PROBLEM REQUIREMENTS>
Return the passage from the PSLF student loan article, copied word for word, from "PSLF 2025: Key" up to and including "Assistance Plan (RAP)".

TEXT SHOWN>
PSLF 2025: Key Student Loan Updates Every Physician Should Know

Quinn McCracken CFP®

September 5, 2025

As a physician with substantial student loan debt, particularly if you’re on the path to Public Service Loan Forgiveness (PSLF), staying informed about legislative shifts is crucial. The One Big Beautiful Bill Act (OBBBA), signed into law in July 2025, introduces major reforms to federal student loans. While some changes primarily affect future borrowers, existing PSLF participants should act to avoid overpaying thousands or delaying forgiveness.

Streamlining Income-Driven Repayment Plans

Most physicians are currently on one of four Income-Driven Repayment (IDR) plans: SAVE, PAYE, IBR, or ICR. OBBBA consolidates these into two options:

  1. Revised Income-Based Repayment (IBR) plan
  2. Repayment Assistance Plan (RAP)

DATA SUPPLIED>
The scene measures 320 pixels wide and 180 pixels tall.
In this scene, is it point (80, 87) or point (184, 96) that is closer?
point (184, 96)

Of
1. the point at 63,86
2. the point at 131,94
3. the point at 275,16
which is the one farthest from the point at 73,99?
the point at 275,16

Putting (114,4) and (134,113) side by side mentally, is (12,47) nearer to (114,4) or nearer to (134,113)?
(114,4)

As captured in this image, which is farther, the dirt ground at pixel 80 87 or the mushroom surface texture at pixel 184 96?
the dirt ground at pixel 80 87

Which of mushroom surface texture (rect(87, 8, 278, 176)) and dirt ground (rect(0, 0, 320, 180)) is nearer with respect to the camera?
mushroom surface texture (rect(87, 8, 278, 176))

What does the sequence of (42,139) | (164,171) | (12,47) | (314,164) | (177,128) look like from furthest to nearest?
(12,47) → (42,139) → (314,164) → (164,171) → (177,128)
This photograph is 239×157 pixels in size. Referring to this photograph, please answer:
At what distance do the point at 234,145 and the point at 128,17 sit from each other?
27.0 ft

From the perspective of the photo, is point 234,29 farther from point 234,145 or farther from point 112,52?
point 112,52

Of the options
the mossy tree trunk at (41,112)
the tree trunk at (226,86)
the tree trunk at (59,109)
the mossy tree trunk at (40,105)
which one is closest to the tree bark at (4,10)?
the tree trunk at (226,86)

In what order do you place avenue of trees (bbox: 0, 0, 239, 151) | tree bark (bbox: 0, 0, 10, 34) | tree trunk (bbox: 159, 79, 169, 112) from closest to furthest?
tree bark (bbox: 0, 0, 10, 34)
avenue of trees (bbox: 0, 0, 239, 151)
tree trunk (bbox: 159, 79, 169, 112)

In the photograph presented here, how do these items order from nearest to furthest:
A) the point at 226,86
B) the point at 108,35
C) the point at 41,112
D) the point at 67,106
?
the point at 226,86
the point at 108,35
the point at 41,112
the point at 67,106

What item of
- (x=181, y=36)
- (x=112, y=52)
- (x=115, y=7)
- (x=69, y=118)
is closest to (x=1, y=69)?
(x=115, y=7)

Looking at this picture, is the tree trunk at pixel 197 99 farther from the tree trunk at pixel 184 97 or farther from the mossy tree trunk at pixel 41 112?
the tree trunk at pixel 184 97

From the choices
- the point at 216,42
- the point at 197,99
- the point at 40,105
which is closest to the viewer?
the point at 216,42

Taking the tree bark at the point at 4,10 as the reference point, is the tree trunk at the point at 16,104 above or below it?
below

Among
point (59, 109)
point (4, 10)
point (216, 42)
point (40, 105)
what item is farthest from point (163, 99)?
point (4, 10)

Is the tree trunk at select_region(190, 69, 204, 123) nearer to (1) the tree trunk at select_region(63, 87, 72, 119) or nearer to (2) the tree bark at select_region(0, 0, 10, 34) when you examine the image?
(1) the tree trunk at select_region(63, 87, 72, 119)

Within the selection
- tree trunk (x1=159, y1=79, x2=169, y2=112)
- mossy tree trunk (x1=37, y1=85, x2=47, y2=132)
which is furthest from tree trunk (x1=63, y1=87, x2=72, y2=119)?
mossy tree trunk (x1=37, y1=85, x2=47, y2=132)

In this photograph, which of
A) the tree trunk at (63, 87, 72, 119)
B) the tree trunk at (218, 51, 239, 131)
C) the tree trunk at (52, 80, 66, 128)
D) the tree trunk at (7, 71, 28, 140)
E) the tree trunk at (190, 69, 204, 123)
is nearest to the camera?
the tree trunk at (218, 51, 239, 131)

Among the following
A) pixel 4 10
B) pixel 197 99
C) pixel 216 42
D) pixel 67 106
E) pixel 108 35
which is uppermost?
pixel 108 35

PROBLEM SOLUTION>
PSLF 2025: Key Student Loan Updates Every Physician Should Know

Quinn McCracken CFP®

September 5, 2025

As a physician with substantial student loan debt, particularly if you’re on the path to Public Service Loan Forgiveness (PSLF), staying informed about legislative shifts is crucial. The One Big Beautiful Bill Act (OBBBA), signed into law in July 2025, introduces major reforms to federal student loans. While some changes primarily affect future borrowers, existing PSLF participants should act to avoid overpaying thousands or delaying forgiveness.

Streamlining Income-Driven Repayment Plans

Most physicians are currently on one of four Income-Driven Repayment (IDR) plans: SAVE, PAYE, IBR, or ICR. OBBBA consolidates these into two options:

  1. Revised Income-Based Repayment (IBR) plan
  2. Repayment Assistance Plan (RAP)